— START —

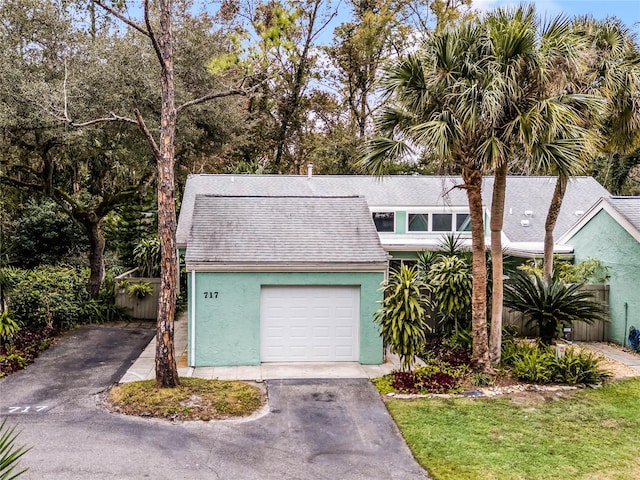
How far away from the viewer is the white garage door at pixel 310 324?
Answer: 11594 mm

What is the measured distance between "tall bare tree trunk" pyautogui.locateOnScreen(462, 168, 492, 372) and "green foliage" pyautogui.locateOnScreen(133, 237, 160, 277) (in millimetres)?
11676

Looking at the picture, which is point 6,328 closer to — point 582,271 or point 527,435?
point 527,435

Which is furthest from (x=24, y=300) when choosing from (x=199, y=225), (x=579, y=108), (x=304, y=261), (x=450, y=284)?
(x=579, y=108)

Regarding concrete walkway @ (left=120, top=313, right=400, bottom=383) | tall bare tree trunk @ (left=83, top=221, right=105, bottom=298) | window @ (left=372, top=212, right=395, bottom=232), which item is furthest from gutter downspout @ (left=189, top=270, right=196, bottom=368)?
window @ (left=372, top=212, right=395, bottom=232)

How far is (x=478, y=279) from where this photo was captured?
34.1ft

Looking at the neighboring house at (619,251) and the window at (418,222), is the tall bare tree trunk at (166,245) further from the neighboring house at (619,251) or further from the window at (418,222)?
the neighboring house at (619,251)

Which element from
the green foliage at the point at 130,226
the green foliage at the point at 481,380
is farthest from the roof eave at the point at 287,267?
the green foliage at the point at 130,226

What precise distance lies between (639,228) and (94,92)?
15.3 m

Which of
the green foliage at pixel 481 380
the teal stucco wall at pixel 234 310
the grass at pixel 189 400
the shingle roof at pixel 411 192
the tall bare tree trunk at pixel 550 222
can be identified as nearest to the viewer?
the grass at pixel 189 400

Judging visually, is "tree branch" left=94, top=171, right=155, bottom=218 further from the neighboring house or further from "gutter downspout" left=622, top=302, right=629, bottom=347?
"gutter downspout" left=622, top=302, right=629, bottom=347

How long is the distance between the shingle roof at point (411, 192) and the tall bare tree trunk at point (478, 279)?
303 inches

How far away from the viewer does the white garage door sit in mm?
11594

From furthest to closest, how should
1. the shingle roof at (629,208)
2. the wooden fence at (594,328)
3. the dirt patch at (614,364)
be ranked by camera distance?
the wooden fence at (594,328) → the shingle roof at (629,208) → the dirt patch at (614,364)

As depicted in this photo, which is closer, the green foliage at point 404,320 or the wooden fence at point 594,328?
the green foliage at point 404,320
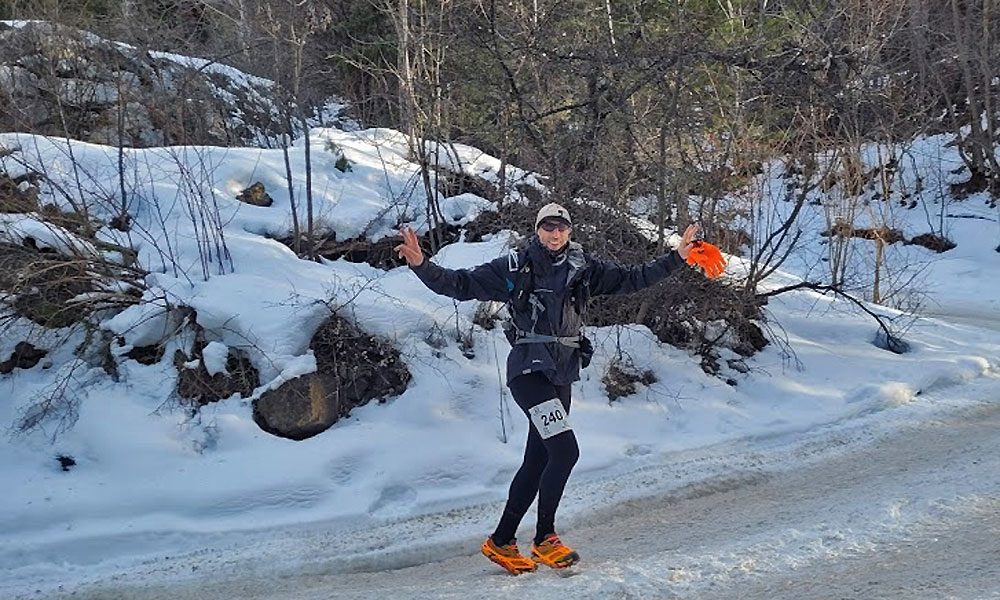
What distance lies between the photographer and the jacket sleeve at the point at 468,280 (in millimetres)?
4121

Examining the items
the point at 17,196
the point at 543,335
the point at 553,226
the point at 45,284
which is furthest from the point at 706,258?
the point at 17,196

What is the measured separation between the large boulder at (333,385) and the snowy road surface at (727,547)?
108 centimetres

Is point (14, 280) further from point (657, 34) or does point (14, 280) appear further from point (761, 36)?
point (761, 36)

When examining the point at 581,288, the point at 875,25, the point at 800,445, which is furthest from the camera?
the point at 875,25

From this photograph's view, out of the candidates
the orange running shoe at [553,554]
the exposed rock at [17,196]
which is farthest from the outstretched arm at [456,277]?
the exposed rock at [17,196]

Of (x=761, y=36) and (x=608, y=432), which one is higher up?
(x=761, y=36)

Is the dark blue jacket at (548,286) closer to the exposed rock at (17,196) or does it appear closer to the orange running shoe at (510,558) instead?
the orange running shoe at (510,558)

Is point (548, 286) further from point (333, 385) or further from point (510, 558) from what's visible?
point (333, 385)

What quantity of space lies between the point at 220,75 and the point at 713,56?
31.3 feet

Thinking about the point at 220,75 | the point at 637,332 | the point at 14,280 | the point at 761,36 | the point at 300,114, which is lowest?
the point at 637,332

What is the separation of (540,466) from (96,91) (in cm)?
760

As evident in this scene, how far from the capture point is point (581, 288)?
4383mm

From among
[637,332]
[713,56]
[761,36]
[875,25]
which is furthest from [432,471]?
[875,25]

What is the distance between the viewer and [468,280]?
4.24 m
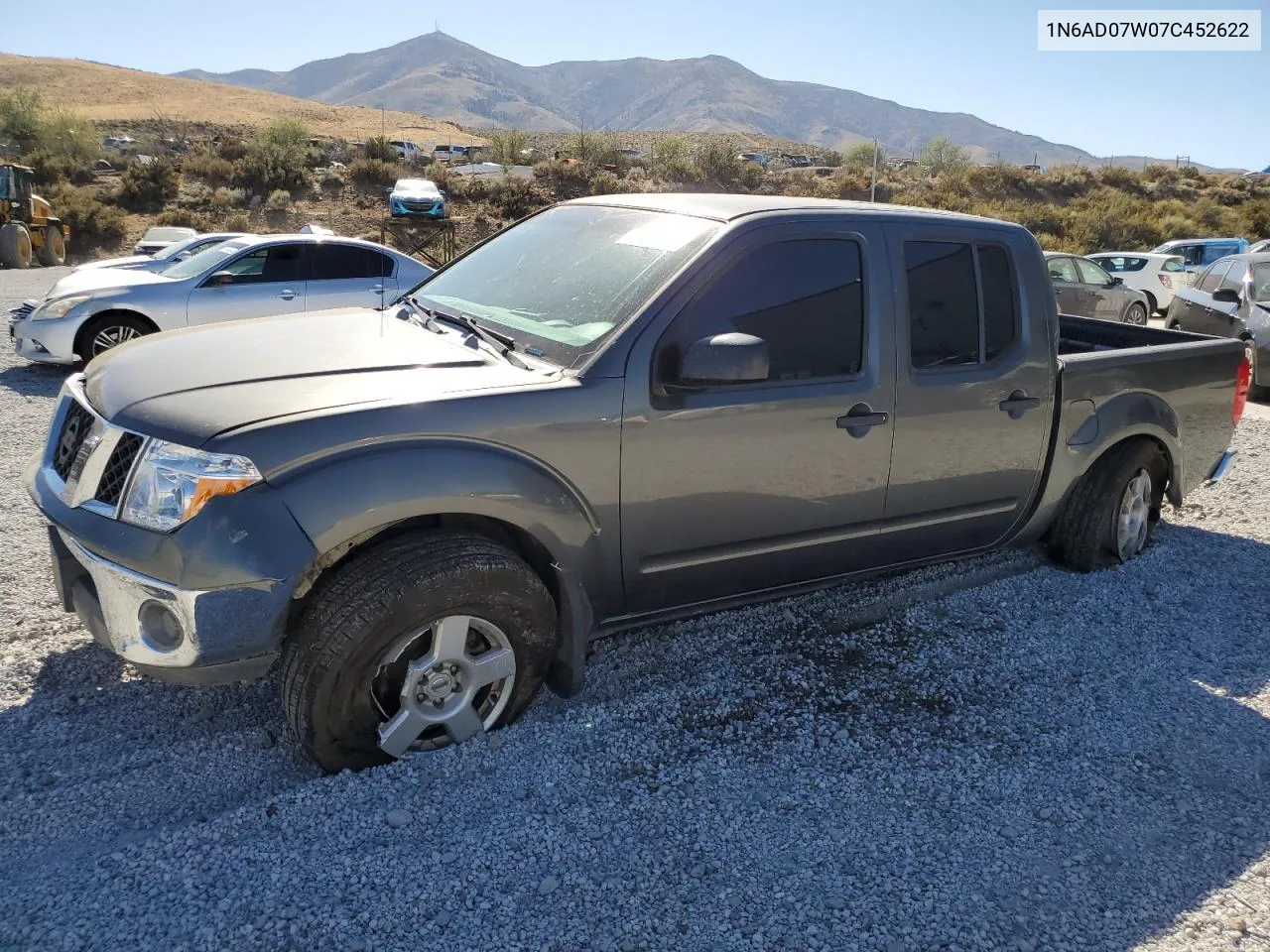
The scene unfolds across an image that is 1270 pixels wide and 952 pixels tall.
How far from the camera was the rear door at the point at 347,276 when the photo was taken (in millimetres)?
9820

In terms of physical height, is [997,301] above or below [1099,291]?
above

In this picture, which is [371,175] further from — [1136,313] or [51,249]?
[1136,313]

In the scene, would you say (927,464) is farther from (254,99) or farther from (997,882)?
(254,99)

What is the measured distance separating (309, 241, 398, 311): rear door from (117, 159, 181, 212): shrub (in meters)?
22.7

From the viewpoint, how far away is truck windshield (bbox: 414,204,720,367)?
3.40 metres

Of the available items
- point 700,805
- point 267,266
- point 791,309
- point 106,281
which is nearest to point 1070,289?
point 267,266

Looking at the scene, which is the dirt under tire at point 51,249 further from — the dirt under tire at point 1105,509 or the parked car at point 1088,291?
the dirt under tire at point 1105,509

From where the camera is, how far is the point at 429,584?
9.52 ft

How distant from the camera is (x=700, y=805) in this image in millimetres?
3029

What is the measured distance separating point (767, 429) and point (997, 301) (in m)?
1.44

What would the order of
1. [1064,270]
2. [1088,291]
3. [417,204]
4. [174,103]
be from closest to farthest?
[1064,270]
[1088,291]
[417,204]
[174,103]

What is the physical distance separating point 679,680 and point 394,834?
1.37 meters

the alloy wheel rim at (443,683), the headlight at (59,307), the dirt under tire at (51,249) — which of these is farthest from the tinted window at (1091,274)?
the dirt under tire at (51,249)

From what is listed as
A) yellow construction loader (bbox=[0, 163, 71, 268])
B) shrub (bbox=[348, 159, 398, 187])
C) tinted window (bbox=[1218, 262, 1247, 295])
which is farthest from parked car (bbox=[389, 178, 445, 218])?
tinted window (bbox=[1218, 262, 1247, 295])
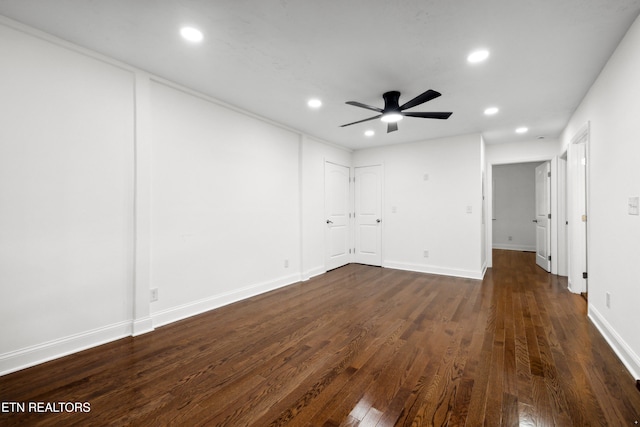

— END —

Goal of the exercise.
List every line in the records above that contains the word "garage", matching its case exactly.

Complete answer.
How far away from the viewer is the white garage door at pixel 310 324?
How far away from the viewer does the white garage door sit in mm?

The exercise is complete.